The Truth About Lying During a Job Interview
Robert DiGiacomo, for Monster HotJobs
Telling the whole truth about yourself in a job interview may mean losing a position to a better-qualified candidate. But the alternative — lying about your degree, qualifications or experience for short-term gain — inevitably will come back to haunt you.
Still, there are gray areas in which a small fib — or embellishment — could go a long way toward helping you land a job.
“I’m a pro-fibber,” says blogger and consultant Nicole Williams, author of Girl on Top: Your Guide to Turning Dating Rules into Career Success. “At the same time, you have to be aware of the risks and do it very strategically.”
Here are six areas in which you can enhance your credentials without having a Pinocchio moment during an interview — or even worse, after you’ve gotten the job.
What’s Your Real Salary?
How much people make is “the No. 1 lie,” says Julie Jansen, a career coach and author of I Don’t Know What I Want, But I Know It’s Not This. “I tell my clients not to embellish their salaries.”
Instead, Jansen recommends providing recruiters with the value of your entire compensation package — including salary, vacation and other benefits — and request a percentage increase on top of that amount.

[Stored data]
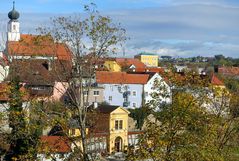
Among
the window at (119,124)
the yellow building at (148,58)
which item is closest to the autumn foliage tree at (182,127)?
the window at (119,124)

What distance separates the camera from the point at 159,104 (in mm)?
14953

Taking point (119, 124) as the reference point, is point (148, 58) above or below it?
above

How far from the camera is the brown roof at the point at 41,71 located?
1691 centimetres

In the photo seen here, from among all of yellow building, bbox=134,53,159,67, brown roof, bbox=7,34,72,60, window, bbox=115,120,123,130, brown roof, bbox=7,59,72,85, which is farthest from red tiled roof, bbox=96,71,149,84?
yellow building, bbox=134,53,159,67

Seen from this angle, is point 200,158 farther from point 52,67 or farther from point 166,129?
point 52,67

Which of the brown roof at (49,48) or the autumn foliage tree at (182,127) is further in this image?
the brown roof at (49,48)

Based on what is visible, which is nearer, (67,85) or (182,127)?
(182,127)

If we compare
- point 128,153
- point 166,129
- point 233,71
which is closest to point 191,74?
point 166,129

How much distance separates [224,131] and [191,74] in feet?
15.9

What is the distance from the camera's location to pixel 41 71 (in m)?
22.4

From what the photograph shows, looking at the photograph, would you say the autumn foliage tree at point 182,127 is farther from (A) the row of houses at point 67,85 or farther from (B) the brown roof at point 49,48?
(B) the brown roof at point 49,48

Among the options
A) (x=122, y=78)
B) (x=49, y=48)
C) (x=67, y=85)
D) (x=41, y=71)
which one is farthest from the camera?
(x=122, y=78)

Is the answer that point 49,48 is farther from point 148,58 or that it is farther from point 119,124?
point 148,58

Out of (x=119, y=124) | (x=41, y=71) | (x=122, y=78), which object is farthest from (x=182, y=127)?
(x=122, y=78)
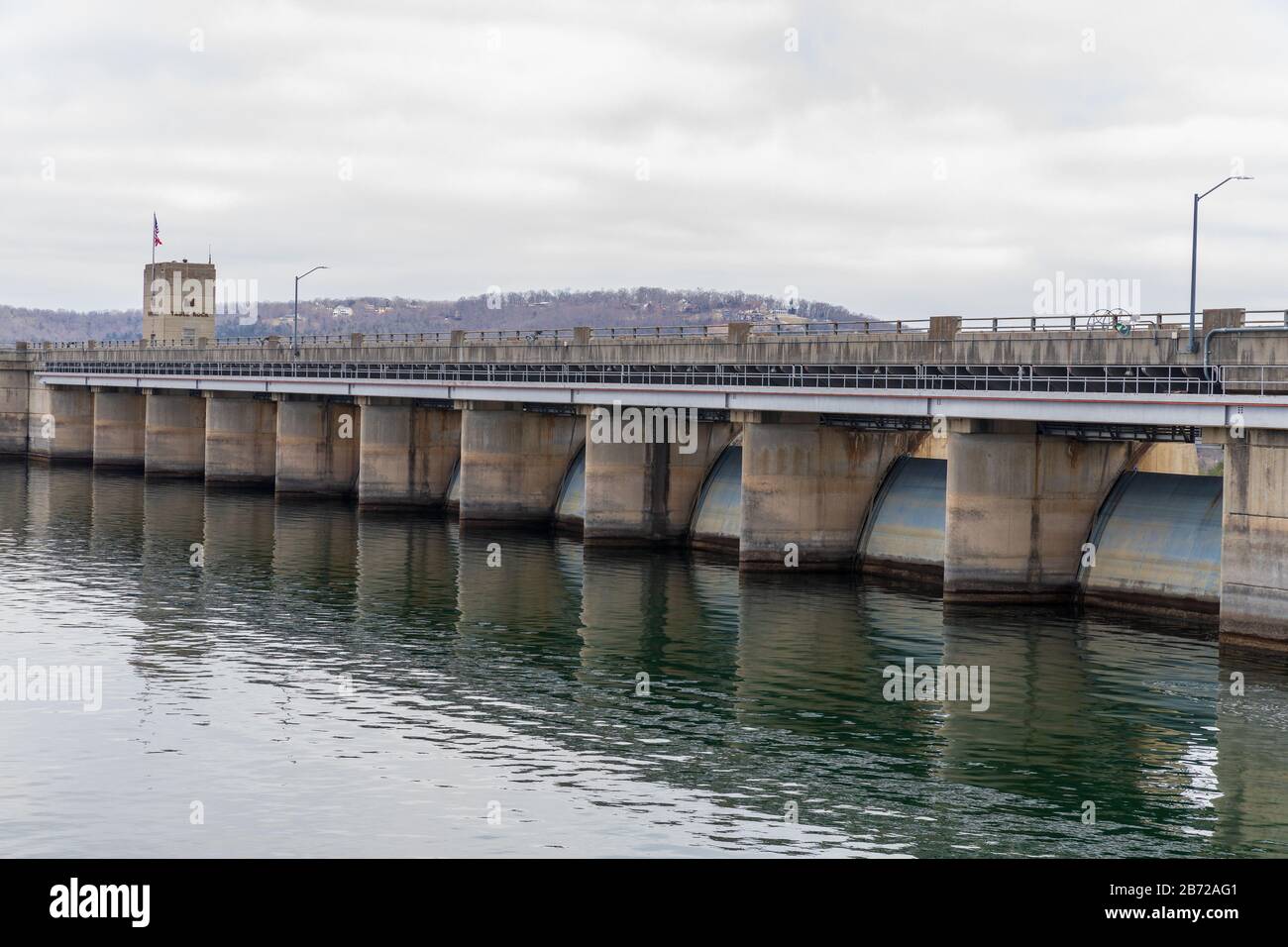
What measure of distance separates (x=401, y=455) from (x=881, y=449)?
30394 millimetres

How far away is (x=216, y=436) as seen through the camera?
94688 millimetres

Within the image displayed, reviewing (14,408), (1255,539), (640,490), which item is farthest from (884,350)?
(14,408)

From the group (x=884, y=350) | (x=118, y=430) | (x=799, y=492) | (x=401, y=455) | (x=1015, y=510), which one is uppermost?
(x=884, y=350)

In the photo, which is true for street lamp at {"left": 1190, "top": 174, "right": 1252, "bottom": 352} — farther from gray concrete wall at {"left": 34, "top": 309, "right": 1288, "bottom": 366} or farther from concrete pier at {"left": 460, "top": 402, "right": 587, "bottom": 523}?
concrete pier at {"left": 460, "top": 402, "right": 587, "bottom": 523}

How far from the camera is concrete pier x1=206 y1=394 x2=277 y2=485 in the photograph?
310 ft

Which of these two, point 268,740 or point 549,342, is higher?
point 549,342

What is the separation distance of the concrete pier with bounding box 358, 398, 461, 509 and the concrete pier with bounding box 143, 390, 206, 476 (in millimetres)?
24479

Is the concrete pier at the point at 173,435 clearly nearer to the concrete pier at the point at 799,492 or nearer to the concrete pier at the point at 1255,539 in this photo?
* * *
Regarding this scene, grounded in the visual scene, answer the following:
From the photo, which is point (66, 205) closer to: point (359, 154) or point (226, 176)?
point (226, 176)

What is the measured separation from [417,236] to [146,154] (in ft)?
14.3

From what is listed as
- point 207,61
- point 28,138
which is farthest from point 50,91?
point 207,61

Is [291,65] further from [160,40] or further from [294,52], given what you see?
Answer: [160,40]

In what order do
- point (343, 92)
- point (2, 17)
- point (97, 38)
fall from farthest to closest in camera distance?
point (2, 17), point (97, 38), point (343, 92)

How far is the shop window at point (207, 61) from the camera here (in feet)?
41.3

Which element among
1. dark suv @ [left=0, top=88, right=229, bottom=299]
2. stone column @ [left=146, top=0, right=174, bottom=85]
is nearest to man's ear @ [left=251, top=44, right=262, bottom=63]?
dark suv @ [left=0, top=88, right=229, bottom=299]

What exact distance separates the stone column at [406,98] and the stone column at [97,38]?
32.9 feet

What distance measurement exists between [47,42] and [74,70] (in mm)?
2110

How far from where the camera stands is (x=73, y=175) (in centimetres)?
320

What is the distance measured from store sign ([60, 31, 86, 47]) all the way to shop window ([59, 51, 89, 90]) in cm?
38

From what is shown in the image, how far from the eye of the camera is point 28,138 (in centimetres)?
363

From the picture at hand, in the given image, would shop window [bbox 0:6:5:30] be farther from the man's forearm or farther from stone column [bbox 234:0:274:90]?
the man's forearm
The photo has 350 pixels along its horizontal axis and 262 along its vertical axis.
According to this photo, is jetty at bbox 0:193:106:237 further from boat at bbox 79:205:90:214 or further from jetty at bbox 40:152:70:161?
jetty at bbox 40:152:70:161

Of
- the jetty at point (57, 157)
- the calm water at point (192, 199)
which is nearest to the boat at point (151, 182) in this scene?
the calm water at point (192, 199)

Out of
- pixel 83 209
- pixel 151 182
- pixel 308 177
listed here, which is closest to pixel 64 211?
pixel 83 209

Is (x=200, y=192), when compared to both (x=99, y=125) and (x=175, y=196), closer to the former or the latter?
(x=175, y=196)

**WHAT IS BEING ASKED**
Can you copy the passage of the job-interview article starting at "Here are six" and ending at "Your Real Salary?", word for word?

**EXERCISE RESULT**
Here are six areas in which you can enhance your credentials without having a Pinocchio moment during an interview — or even worse, after you’ve gotten the job.
What’s Your Real Salary?